On server, you may be able to run "gpupdate /force" to restart the policies, but a reboot is one sure way to get it done.

Next, we sometimes wants to fire up Windows Update and do a on demand update. But in a company wide deployment, often you will get a no access page at Microsoft because the Windows Update Server is set to local. So, here is the way to get it done, via script of in command prompt.

You can skip this steps sometimes, but I find that the sure way to trigger the update is sometimes to shutdown and restart the Windows Update Service like this:

net stop wuauserv
net start wuauserv

After this, you can start the actual trigger to Windows Update:

wuauclt /detectnow

This should make the yellow shield at the tray pops up. You may want to see a update status by:

wuauclt /r /ReportNow

This will communicate with the update server and takes a few minutes. 

And when something does crap out, there is always a very detail log in %systemroot%/WindowsUpdate.log. You will find all your problems inside be it wrong server, connection timeout etc.

Now, the above can definitely be put into a script to be run by schedule and you have your own "Automatic Update" so to speak. Have fun updating Windows (and other Microsoft Products)




Friday, July 12, 2013

Patch Tuesday July 2013


Usually I do not talk much about Patch Tuesday from Microsoft, but this time round, it totals to about 30 or so updates on most system with Windows and Office. I think that is would the mention. Not only that, there are 6 rated CRITICAL and many which does not have full details on what and how it is exploited as Microsoft got the vulnerability in private. Doesn't that worry you? It should. For all you know some of these vulnerabilities had already been used in the wild, so I suggest you roll in these patches as soon as possible. (How about NOW??)

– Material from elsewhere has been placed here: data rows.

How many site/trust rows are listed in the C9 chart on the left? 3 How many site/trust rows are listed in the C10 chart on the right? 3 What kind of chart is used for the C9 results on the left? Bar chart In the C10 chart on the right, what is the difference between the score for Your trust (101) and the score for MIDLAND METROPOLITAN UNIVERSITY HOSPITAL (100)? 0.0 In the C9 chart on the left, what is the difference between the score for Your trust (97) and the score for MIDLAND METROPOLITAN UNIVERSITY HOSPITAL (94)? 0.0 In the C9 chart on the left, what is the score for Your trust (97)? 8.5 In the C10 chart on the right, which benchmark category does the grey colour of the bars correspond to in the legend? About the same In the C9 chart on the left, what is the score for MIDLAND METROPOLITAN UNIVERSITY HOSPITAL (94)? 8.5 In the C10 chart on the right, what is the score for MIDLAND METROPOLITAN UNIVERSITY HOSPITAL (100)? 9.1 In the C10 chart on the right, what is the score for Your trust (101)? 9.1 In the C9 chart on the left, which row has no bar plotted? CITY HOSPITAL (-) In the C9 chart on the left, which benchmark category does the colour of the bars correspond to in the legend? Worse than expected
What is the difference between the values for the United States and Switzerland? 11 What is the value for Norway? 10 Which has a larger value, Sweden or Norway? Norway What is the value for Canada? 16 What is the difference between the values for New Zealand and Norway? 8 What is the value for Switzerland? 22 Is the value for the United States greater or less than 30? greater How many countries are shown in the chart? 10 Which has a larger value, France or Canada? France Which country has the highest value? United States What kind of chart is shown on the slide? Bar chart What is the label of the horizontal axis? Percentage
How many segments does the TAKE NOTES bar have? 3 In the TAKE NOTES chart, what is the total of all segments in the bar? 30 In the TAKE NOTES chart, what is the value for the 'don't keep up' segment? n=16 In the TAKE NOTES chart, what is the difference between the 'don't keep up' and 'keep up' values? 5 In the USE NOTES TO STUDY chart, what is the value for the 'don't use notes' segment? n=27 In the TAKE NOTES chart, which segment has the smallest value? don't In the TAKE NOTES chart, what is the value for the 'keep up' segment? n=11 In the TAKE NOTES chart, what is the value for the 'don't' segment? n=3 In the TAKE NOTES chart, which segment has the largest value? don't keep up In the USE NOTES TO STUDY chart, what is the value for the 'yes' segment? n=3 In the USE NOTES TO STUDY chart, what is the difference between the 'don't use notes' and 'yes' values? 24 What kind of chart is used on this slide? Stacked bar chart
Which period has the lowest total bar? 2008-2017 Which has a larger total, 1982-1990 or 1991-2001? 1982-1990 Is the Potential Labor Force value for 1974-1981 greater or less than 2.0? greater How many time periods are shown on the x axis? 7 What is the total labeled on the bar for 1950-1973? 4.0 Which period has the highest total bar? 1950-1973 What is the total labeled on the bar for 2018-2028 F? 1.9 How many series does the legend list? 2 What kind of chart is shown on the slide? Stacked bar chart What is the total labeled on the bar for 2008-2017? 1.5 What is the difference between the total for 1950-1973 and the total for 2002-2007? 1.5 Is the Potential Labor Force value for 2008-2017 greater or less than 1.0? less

So, what are fixed in this round? Here is a summary of it:

  • Kernel driver bug due to TTF (yes, I know your WTF look, why would a TTF font be injected into kernel...?) This allow escalation and there is full source code available.
  • Several .Net Framework and Silver patches 
  • Vulnerability in GDI+. Seriously, I think they will never get this fix since it comes back every time.
  • IE. For once, IE 10 is badly hit. Usually most vulnerability would not affect IE 10 (on Win8 especially). Well, this is really the patch you need to install ASAP since IE will be your first point of contact.
  • Directshow with GIF files. Makes you think how a simple file format thing like PDF, PNG (oh yes, last month we just had one), DOCX or sort. It does seems to have a trend of attacking file formats nowadays.
  • Windows Media Format. WMF. There we have it, just to prove my previous point.
  • Windows Defender. It's a path transversal. Well, even the big giants has faults sometimes. But the scary part is Microsoft does patch it... Do you see other AV vendors patching their main program much (I know you get updates, but those are AV signatures, they are different things)?
And other patches involving SD card removal, new camera models, language pack and fonts. 

So, you can see its going to be a busy busy week. And whoever is using those exploits will probably be sweating or trying their last strike to make good use of it before you patch your computer.